Cette prox­im­ité peut être aus­si très pos­i­tive : les furets et les ham­sters dorés, très récep­tifs à SARS-CoV­‑2, per­me­t­tent de tester des molécules can­di­dates pour le traite­ment de l’homme, comme les anti­corps mon­o­clonaux et les nou­veaux vac­cins. Grâce aux ham­sters dorés, nous avons pu com­pren­dre les mécan­ismes de fonc­tion­nement de l’anosmie qui touche les malades de la Covid-19. On a pu mon­tr­er que le virus s’attaquait en pre­mier aux cel­lules récep­tri­ces de la muqueuse nasale respon­s­ables de l’olfaction.

Grâce à cette prox­im­ité, nous pou­vons nous appuy­er sur des mod­èles ani­maux pour tester des nou­velles solu­tions vac­ci­nales, par exem­ple non dirigées con­tre la pro­téine Spike, avant de lancer les coû­teuses éval­u­a­tions clin­iques.

Qu’est-ce qui a changé, du fait de la pandémie, pour l’initiative « One Health » ?

Avant, j’avais l’impression que la médecine réagis­sait peu au con­cept de « One Health », et le con­sid­érait comme un con­cept vétéri­naire. On vient de redé­cou­vrir que les ani­maux peu­vent être l’origine d’une pandémie mortelle. Il aura fal­lu une zoonose de l’ampleur de celle qui nous touche actuelle­ment. J’aimerais qu’on s’y intéresse aus­si, hors pandémie.

Les médecins, eux, tra­vail­lent sur une seule espèce ani­male. Alors que nous étu­dions l’ensemble de la faune sauvage et que nous sommes des spé­cial­istes des inter­ac­tions. Un bon exem­ple ? Les abeilles. Exposées à de mul­ti­ples agresseurs, chim­iques et biologiques, nous avons pu met­tre en lumière que ces coex­po­si­tions liées à l’agriculture, les rendaient très sen­si­bles aux mal­adies des abeilles. Rap­pelons qu’elles sont les sen­tinelles de la san­té de l’environnement. Nous com­mençons tout juste à tra­vailler sur la notion d’exposome, qui prend en compte les mul­ti­ex­po­si­tions bio­tiques et abi­o­tiques.

La pandémie a fait émerg­er la créa­tion d’une nou­velle agence de recherche, ANRS-MIE (spé­cial­isée dans les mal­adies infec­tieuses émer­gentes).

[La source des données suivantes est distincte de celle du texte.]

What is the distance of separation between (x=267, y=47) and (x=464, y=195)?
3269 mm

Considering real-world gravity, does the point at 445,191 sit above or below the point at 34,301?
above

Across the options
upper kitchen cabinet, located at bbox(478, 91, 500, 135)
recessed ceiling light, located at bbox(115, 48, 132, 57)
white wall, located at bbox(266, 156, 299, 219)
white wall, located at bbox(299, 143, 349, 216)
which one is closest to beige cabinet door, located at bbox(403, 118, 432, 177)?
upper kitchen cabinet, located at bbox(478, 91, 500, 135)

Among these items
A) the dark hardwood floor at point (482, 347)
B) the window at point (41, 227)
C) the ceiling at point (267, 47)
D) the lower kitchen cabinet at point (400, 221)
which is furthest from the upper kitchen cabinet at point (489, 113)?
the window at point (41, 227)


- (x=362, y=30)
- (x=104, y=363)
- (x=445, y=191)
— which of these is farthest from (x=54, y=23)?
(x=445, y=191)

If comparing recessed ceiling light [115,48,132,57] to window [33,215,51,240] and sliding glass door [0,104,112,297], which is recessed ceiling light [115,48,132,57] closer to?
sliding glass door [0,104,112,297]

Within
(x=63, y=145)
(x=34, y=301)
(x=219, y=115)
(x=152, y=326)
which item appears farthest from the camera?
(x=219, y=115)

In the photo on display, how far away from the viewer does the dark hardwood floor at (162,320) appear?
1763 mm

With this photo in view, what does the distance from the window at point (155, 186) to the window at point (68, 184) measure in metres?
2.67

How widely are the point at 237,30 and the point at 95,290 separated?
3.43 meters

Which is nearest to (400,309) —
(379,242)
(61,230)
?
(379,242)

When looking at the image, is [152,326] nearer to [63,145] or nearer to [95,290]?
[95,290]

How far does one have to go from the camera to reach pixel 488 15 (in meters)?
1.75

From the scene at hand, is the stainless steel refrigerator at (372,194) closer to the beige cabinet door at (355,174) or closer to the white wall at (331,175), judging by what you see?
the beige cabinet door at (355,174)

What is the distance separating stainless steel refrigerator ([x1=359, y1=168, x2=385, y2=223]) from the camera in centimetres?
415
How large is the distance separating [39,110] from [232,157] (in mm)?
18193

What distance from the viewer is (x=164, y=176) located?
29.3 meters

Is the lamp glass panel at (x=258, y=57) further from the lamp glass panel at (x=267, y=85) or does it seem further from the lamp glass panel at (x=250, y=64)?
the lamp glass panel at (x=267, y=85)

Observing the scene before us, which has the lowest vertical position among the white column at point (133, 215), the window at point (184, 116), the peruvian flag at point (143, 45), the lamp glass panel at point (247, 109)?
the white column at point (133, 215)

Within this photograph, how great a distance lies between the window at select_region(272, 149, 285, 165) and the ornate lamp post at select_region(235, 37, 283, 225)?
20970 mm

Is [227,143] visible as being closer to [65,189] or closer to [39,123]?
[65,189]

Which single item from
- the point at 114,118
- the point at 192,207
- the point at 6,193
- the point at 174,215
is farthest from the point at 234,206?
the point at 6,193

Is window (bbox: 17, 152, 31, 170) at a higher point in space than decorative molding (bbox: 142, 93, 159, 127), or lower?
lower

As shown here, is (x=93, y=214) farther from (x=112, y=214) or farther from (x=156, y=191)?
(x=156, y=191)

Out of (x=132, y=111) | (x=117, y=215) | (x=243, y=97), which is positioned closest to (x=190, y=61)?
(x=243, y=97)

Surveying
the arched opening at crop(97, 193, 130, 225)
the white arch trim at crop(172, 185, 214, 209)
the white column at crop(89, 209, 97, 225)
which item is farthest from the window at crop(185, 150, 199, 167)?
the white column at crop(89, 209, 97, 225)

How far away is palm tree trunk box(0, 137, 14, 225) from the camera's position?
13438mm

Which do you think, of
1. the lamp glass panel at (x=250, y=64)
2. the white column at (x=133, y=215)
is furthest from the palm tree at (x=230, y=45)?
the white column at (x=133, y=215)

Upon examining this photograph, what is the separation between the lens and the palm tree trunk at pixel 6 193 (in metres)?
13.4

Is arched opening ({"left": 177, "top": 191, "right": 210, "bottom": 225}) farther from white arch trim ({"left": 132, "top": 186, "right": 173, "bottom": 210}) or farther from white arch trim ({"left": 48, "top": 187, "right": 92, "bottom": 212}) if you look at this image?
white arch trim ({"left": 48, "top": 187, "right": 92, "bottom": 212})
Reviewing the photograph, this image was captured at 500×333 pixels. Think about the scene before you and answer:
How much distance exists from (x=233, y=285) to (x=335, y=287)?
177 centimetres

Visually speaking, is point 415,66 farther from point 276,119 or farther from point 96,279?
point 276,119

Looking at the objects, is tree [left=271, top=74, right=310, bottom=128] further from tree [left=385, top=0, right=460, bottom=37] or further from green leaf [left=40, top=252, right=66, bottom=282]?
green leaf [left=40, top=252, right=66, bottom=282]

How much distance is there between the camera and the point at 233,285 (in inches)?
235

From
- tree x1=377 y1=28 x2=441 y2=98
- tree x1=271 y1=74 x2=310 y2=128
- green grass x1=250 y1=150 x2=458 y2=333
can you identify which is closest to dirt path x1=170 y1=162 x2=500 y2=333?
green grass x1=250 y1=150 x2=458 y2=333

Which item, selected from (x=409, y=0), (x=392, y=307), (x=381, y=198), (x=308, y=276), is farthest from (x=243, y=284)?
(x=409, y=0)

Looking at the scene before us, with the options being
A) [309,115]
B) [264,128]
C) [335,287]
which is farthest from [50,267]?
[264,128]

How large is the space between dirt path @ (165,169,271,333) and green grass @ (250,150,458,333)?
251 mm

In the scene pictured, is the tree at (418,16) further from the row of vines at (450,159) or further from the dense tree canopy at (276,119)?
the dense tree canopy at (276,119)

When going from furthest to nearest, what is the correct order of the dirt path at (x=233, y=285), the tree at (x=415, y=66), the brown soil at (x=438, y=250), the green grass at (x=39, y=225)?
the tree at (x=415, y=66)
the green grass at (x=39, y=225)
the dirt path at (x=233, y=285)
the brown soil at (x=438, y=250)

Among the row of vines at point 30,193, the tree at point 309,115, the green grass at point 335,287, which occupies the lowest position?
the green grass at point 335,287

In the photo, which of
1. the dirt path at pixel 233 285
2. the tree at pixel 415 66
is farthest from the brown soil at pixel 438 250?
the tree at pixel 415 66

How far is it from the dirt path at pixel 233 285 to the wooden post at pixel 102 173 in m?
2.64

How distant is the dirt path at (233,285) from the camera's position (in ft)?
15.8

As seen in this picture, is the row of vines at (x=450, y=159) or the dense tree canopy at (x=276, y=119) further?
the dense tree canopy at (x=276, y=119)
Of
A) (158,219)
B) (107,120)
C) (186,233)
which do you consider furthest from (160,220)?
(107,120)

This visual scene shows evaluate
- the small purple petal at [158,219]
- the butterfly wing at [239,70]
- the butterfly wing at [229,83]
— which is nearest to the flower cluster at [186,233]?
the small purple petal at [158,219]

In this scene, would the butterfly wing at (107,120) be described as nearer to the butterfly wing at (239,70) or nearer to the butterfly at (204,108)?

D’emblée, il était évi­dent que le monde de la san­té ani­male et celui de la san­té humaine y tra­vailleraient ensem­ble, avec des mécan­ismes de finance­ment com­muns. Ce sont des sig­naux posi­tifs. De même, l’OIE, le FAO et le pro­gramme des Nations-Unies pour l’environnement (PNUE), vont créer un con­seil d’experts de haut niveau sur « One Heatlh » : vétéri­naires, médecins, éco­logues vont devoir tra­vailler ensem­ble. J’ai l’espoir que l’on cap­i­talise sur « One Health » pour éviter que les équipes tra­vail­lent en silo. C’est la seule solu­tion pour faire face aux prob­lé­ma­tiques d’un monde com­mun.